Manuel apprende le regole del carcere e non il regolamento, anche se non è scritto da nessuna parte, impara che se ha del denaro o della droga deve conferirla all’incaricato del settore, e lo stesso per i diritti, dice: “non ci sono diritti… se hai i soldi… puoi fare tutto”. Il permesso per andare al bagno fuori dell’orario prestabilito, è qualcosa che si compra col denaro, non è un diritto. Manuel sente il peso della monotonia delle giornate, fatte di atti meccanici e abituali, e poi i ritmi insostenibili del lavoro di pulizia, il primo ingresso nel carcere per adulti è stato duro.

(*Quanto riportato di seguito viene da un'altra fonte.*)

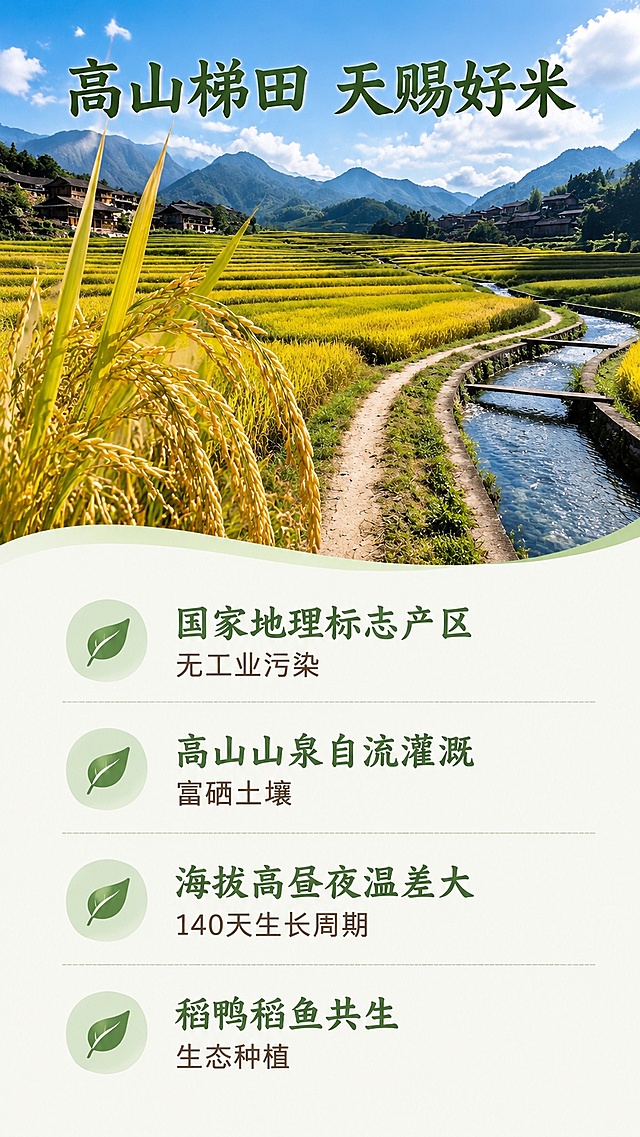 [第4屏] 产地优势展示屏-连山原生态种植环境介绍。本屏使用【图5】和【图7】作为梯田实景展示。
[氛围/风格] 原生态自然风光，开阔大气，绿色清新，突出产地天然优势，摄影级真实质感。
[元素布局] 顶部标题，上半部分展示连山高山梯田全景，占比约60%，下半部分分点介绍产地核心优势，梯田保持原有自然风貌，真实还原青山绿水蓝天白云场景。
[光影质感] 自然晴天光照，整体明亮通透，层次丰富，远山近田层次分明。
[配色色系] 全局底色 #F8F9F0，主色自然稻田黄绿色，辅助色绿色标题、深棕色正文，延续整体视觉风格。
[视角构图] 上图下文结构，顶部风景图片，下方文字信息，从上到下阅读，自然流畅。
[文字版式] 顶部大标题「高山梯田 天赐好米」，字体风格与前面保持一致。下方分四个卖点：1. 国家地理标志产区 无工业污染 2. 高山山泉自流灌溉 富硒土壤 3. 海拔高昼夜温差大 140天生长周期 4. 稻鸭稻鱼共生 生态种植。每个卖点搭配小叶子图标，分点展示，文字清晰，行间距舒适，适合手机阅读。
[比例分辨率] 9:16 竖版比例，4K 分辨率，文字清晰可辨，高清画质。
[负向提示词] 风景变形，文字错乱，颜色失真，水印，文字过小，背景杂乱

Sulla sessualità non ha molto da dire, spiega che è inevitabile la masturbazione poiché non ci sono donne, i gay non vengono ben visti, vengono costretti a tornare uomini se non addirittura uccisi, Manuel si sente fortunato di non essere mai stato neanche toccato. Ciò che più lo sconvolge, però, è la perquisizione dell’incaricato, tanto “accurata” da arrivare ad infilare le dita nell’ano del detenuto, diviene una vera e propria violenza. Questa è una delle tante mortificazioni che il detenuto deve subire continuamente, insieme al fatto, che è costretto ad esporre in pubblico ogni suo bisogno e desiderio (Ass. Antigone, 2000).